On a particular definition of co-variation process. Let $Z$ and $V$ be continuous processes with bounded variation and $X,Y$ be continous local martingales. We have given the following definition in class:
$$[ X+Z,Y+V]:= [X,Y]$$
where $[X,Y]$ is the co-variation process of $X$ and $Y$, defined as
$$[X,Y]_t :=\mathbb{P}- \lim_{n \to \infty} \sum_{j=0}^n (X_{t_j}-X_{t_{j-1}})(Y_{t_j}-Y_{t_{j-1}})$$
This immediately struck me more as a theorem than as a definition but for the sake of simplicity we where using it as a definition, is my intuition true? 
Is the problem the fact that  $[ X+Z,Y+V] $ is not defined for non martingales?
 A: Yes, that's correct, it's actually a theorem (which is not that difficult to prove):
Let's define
$$[X,Y]_t := \lim_n \sum_{j=1}^n (X_{t_j}-X_{t_{j-1}})(Y_{t_j}-Y_{t_{j-1}})$$
whenever the limit exists. Clearly, we have
$$\begin{align*} [X+Z,Y]_t &= [X,Y]_t + [Z,Y]_t  \tag{1} \\ [X,Y]_t &= [Y,X]_t \tag{2} \end{align*}$$
The key is the following lemma:

Let $(X_t)_{t \geq 0}$ be a stochastic process with continuous sample paths and $(Y_t)_{t \geq 0}$ a process of bounded variation. Then $[X,Y]_t = 0$ for all $t$.

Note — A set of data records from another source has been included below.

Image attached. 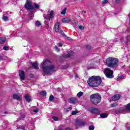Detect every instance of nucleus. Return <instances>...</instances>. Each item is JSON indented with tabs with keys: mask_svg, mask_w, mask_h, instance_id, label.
Segmentation results:
<instances>
[{
	"mask_svg": "<svg viewBox=\"0 0 130 130\" xmlns=\"http://www.w3.org/2000/svg\"><path fill=\"white\" fill-rule=\"evenodd\" d=\"M41 95H42V96H46V92L43 91L42 92H40Z\"/></svg>",
	"mask_w": 130,
	"mask_h": 130,
	"instance_id": "obj_29",
	"label": "nucleus"
},
{
	"mask_svg": "<svg viewBox=\"0 0 130 130\" xmlns=\"http://www.w3.org/2000/svg\"><path fill=\"white\" fill-rule=\"evenodd\" d=\"M44 18L45 20H50V19H51L50 18V16L49 15V14H48L47 15H44Z\"/></svg>",
	"mask_w": 130,
	"mask_h": 130,
	"instance_id": "obj_20",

Proof: Let $\Pi = \{t_0<\ldots<t_n\}=t$ be a partition of the interval $[0,t]$ for fixed $t>0$. Since $(Y_t)_{t \geq 0}$ is a process of bounded variation, we have $$\left|  \sum_{j=0}^n (X_{t_j}-X_{t_{j-1}})(Y_{t_j}-Y_{t_{j-1}}) \right| \leq \sup_{\substack{u,v \in [0,t] \\ |u-v| \leq |\Pi|}} |X_u-X_v| \underbrace{\sum_{j=1}^n |Y_{t_j}-Y_{t_{j-1}}|}_{\leq V_t(Y)<\infty}$$ where $V_t(Y)$ denotes the variation of $[0,t] \ni s \mapsto Y_s$. Using that $[0,t] \ni s \mapsto X_s(\omega)$ is uniformly continuous, we find that $$\left|  \sum_{j=0}^n (X_{t_j}-X_{t_{j-1}})(Y_{t_j}-Y_{t_{j-1}}) \right|$$ converges (almost surely) to $0$ as the mesh size $|\Pi|$ tends to zero. This finishes the proof.

Now let $Z,V$ be two processes with continuous sample paths of bounded variation and $X,Y$ two stochastic processes with continuous sample paths such that $[X,Y]_t$ exists. Then we find from $(1)$, $(2)$ and the above lemma
$$\begin{align*} [X+Z,Y+V]_t = [X,Y+V]_t + [Z,Y+V]_t &= [X,Y]_t + \underbrace{[X,V]_t}_{0} + \underbrace{[Z,Y]_t}_{0} + \underbrace{[Z,V]_t}_{0} = [X,Y]_t. \end{align*}$$